Background and Motivation
Edge computing platforms host multiple applications from different tenants, creating complex security challenges around resource sharing and isolation. As edge infrastructure becomes more prevalent for 5G/6G network functions and latency-sensitive applications, ensuring strong security boundaries between co-located workloads becomes critical.
The core challenge is twofold: infrastructure providers need guarantees that applications cannot escape their execution boundaries or access unauthorized resources, while application developers require assurance that neither infrastructure providers nor other tenants can access or tamper with their deployments. This mutual distrust model demands robust isolation mechanisms that go beyond traditional container boundaries.

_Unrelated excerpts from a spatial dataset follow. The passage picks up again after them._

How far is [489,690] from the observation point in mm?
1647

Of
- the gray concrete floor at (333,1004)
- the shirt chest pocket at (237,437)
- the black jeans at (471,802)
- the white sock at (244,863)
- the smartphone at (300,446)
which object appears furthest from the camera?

Trusted Execution Environments (TEEs) like Intel SGX offer hardware-based isolation through secure enclaves, enabling confidential computing where code and data remain protected even from privileged system software. For network functions specifically, technologies like jBPF provide secure, sandboxed execution of network processing logic. These approaches can be integrated into orchestration frameworks to provide verifiable security guarantees as part of Service Level Agreements.
Expected Outcomes
This thesis will design and implement secure orchestration mechanisms for network functions and applications in edge environments. The research will explore integration of TEE technologies (particularly SGX enclaves) into edge orchestration workflows, enabling applications to specify security requirements in their deployment SLAs.
Key focus areas include:
- Designing SLA specifications that capture security requirements including enclave execution, memory encryption, and attestation policies.
- Implementing orchestration support for scheduling workloads on TEE-capable hardware and managing enclave lifecycle.
- Evaluating secure network function execution using jBPF for lightweight, isolated packet processing.
- Analyzing performance overhead of security mechanisms and trade-offs between isolation strength and resource efficiency.
The work can extend into 6G network function security and Intent-based Machine Learning (IML) aspects for intelligent security policy management.